▶ _Given request 1_:
In the article on the Sony BMG judgment, rewrite the part from "EU Competition Law: European" to "Commission has relied." with "Commission" replaced by "European Commission".
▶ _Given request 2_:
According to the article on the Sony BMG judgment, on what date did the Commission approve the concentration that created Sony BMG?
▶ _Given request 3_:
List every calendar date given in the article on the Sony BMG judgment.

▶ _Selected passage_:
EU Competition Law: European Court of Justice Sends Sony BMG Back to the CFI

July 14, 2008

The European Court of Justice’s ("ECJ") 10 July 2008 Sony BMG judgment should halt the rise of the Statement of Objection-less Phase II merger investigation. [1]  In confirming that the Commission is under no obligation to explain why it has abandoned objections raised in a Statement of Objections ("SO") by the time it takes its final decision, the Court has materially lowered the Commission’s risk of third party appeal.  However, in doing so, the Court may well have materially raised the bar for the CFI when considering a challenge to the veracity of the facts on which the Commission has relied.

Background

On 19 July 2004, the Commission approved the concentration of the global recorded music businesses of Bertelsmann AG and Sony (with the exception of Sony’s activities in Japan) into three newly created companies to be operated under the name Sony BMG.

▶ _Recorded information_:
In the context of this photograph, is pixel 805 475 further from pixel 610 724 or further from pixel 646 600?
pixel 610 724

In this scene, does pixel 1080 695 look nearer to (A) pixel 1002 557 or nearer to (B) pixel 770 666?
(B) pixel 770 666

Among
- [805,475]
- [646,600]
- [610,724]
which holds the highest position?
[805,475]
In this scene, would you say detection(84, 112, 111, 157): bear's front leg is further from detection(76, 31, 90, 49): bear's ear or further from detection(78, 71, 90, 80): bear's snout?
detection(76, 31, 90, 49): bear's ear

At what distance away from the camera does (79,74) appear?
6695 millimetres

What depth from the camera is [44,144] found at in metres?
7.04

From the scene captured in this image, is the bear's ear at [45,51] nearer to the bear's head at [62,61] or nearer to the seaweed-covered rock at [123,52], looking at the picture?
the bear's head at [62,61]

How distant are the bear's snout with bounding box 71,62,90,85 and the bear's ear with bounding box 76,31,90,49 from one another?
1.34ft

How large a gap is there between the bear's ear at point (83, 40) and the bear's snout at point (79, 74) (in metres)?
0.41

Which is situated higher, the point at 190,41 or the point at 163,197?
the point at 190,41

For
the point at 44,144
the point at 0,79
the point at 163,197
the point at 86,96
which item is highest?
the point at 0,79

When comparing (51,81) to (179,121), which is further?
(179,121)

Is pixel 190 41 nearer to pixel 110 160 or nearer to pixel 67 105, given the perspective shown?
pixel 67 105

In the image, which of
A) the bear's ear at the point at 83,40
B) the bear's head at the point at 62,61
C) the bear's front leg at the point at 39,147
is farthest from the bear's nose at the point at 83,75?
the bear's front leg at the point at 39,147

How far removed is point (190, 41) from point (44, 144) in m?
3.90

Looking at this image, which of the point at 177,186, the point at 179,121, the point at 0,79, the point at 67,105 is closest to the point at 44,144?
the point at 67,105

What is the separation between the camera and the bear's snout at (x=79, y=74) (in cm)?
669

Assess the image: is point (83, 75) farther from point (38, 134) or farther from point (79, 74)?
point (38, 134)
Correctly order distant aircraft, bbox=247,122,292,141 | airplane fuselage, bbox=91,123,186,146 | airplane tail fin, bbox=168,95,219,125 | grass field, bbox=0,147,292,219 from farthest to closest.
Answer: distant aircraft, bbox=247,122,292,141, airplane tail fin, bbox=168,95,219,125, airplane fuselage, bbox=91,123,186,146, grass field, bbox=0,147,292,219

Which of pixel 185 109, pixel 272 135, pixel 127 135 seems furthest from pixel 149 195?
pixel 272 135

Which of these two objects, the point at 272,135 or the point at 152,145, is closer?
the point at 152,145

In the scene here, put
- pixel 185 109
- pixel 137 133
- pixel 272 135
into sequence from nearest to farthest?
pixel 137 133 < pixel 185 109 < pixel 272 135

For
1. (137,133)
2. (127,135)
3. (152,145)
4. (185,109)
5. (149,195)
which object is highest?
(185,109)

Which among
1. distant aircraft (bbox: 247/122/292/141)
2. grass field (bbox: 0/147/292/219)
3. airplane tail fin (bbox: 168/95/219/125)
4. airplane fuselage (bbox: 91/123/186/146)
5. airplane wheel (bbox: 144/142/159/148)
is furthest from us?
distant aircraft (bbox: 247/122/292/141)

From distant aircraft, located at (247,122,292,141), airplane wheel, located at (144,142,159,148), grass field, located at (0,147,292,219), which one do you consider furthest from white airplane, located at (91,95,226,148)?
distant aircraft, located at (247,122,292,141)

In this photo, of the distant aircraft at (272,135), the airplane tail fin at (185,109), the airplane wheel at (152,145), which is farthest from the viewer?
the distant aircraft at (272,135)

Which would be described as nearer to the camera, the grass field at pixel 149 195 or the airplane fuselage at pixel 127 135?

▶ _Result 1_:
EU Competition Law: European Court of Justice Sends Sony BMG Back to the CFI

July 14, 2008

The European Court of Justice’s ("ECJ") 10 July 2008 Sony BMG judgment should halt the rise of the Statement of Objection-less Phase II merger investigation. [1]  In confirming that the European Commission is under no obligation to explain why it has abandoned objections raised in a Statement of Objections ("SO") by the time it takes its final decision, the Court has materially lowered the European Commission’s risk of third party appeal.  However, in doing so, the Court may well have materially raised the bar for the CFI when considering a challenge to the veracity of the facts on which the European Commission has relied.

▶ _Result 2_:
19 July 2004

▶ _Result 3_:
July 14, 2008
10 July 2008
19 July 2004